**Selected passage**
BEGIN
Other things... hmm.
I have an unimpressive blue-collar job. It may be remedied by my going to college again soon.
I have no kids. (I haven't even learned how to be responsible for
myself yet.)
I have a husband (he knows, of course) who is the sweetest, kindest man I've ever met, and I am so lucky to have met him. (Also, he has squalor issues too, so thankfully there's no friction there.) He does the laundry and sometimes the dishes. I can't tell you how much this has helped my reticence at cleaning the house. The laundry was my bugbear, before. I often just bought new clothes....
I have a cat. He uses the litter box only, bless him. But I'm sometimes very slow in emptying it (yes, I just toss it all and fill it again because I'm not good about scooping regularly). Pretty much the only times I get to it are when the odor becomes so bad you can smell it a room or two away. (*ashamed to admit this to the animal lovers here*)
END
**Data provided**
BEGIN
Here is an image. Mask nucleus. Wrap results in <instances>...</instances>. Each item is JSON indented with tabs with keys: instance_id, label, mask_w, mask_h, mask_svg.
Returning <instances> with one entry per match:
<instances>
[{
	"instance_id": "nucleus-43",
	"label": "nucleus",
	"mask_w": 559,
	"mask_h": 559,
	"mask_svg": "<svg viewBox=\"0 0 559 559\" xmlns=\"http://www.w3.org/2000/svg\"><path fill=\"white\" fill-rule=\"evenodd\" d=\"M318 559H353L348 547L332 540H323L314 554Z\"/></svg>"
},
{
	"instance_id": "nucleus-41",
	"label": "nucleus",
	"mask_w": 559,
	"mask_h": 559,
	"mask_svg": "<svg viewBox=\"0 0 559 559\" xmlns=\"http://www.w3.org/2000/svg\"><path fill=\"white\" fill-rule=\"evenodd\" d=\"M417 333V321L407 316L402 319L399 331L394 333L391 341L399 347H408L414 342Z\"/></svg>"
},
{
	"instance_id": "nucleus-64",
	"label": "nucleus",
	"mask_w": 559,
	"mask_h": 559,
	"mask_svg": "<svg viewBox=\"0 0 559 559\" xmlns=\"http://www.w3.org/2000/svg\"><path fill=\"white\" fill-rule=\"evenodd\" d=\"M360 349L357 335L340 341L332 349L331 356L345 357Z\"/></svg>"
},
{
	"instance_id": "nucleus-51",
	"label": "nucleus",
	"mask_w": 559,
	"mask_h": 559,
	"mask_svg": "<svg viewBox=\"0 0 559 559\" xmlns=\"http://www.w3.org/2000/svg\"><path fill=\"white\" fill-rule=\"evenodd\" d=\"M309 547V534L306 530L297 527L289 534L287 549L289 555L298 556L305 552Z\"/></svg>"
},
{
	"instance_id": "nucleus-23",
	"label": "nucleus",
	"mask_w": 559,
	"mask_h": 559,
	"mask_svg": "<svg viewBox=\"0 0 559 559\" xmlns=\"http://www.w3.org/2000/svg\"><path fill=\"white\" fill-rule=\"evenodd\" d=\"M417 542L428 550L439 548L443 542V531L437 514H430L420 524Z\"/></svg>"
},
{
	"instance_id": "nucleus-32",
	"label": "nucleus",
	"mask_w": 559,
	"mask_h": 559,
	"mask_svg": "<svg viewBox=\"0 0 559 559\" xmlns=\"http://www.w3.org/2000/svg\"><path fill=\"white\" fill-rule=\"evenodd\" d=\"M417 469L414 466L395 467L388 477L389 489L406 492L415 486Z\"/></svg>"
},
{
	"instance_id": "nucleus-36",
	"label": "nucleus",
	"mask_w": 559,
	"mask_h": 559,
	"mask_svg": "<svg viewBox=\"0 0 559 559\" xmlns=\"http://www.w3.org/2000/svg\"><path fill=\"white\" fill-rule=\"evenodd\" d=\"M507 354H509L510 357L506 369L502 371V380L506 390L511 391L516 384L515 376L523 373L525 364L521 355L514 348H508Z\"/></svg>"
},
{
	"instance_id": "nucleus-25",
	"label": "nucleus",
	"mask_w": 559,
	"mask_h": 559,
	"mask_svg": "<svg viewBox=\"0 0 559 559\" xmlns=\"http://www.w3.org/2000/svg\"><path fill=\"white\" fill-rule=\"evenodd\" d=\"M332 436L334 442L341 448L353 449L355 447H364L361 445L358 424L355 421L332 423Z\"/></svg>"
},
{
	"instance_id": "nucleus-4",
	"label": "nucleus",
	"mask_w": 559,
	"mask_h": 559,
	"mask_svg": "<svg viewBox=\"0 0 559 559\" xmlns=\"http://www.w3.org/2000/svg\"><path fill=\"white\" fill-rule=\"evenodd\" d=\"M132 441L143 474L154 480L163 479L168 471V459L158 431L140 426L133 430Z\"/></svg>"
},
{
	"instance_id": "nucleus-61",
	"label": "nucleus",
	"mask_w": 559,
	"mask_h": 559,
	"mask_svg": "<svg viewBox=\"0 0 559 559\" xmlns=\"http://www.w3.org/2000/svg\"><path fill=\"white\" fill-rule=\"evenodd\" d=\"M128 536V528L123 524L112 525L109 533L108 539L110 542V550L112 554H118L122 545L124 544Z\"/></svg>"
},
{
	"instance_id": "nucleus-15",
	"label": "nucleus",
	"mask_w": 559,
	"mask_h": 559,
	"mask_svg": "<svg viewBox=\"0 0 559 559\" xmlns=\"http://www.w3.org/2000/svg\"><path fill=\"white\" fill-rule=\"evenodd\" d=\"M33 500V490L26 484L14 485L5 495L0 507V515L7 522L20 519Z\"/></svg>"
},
END
**Problems to work on**
A – Decide whether each statement agrees with the personal account about household life, answering yes or no and quoting the deciding words: (i) The writer has children. (ii) The writer's husband does the laundry. (iii) The writer's cat uses only the litter box.
B – In the personal account about household life, find every sentence that begins with the two words "I have," and list the phrase that directly follows those words in each, stopping before any parenthesis.
C – Continue the personal account about household life from its last sentence.

**Exercise results**
A –
(i) No: "I have no kids."
(ii) Yes: "He does the laundry and sometimes the dishes."
(iii) Yes: "He uses the litter box only, bless him."

B –
an unimpressive blue-collar job
no kids
a husband
a cat

C –
I think I'm actually a bit of a perfectionist. When I decide to clean, I want to clean the
whole house before DH gets home. Perfectly. With nothing left over. I wonder why this never seems to work?

I have this weird desire to only clean when DH's not home. Perhaps because I don't want him to get mad about me throwing his 20-year-old Cub Scouts pamphlets away, or being criticized about how I'm not doing something right -- this happened a few days ago, but I don't remember what it was about (something about the dishwasher?). Or maybe I'm afraid he'll decide that it "looks so easy" if he sees me wiping up a spill or something. Yeah,
that part was easy....
I think that's about it. I'm sure I'll think of other things to add later.
Just hoping you understand.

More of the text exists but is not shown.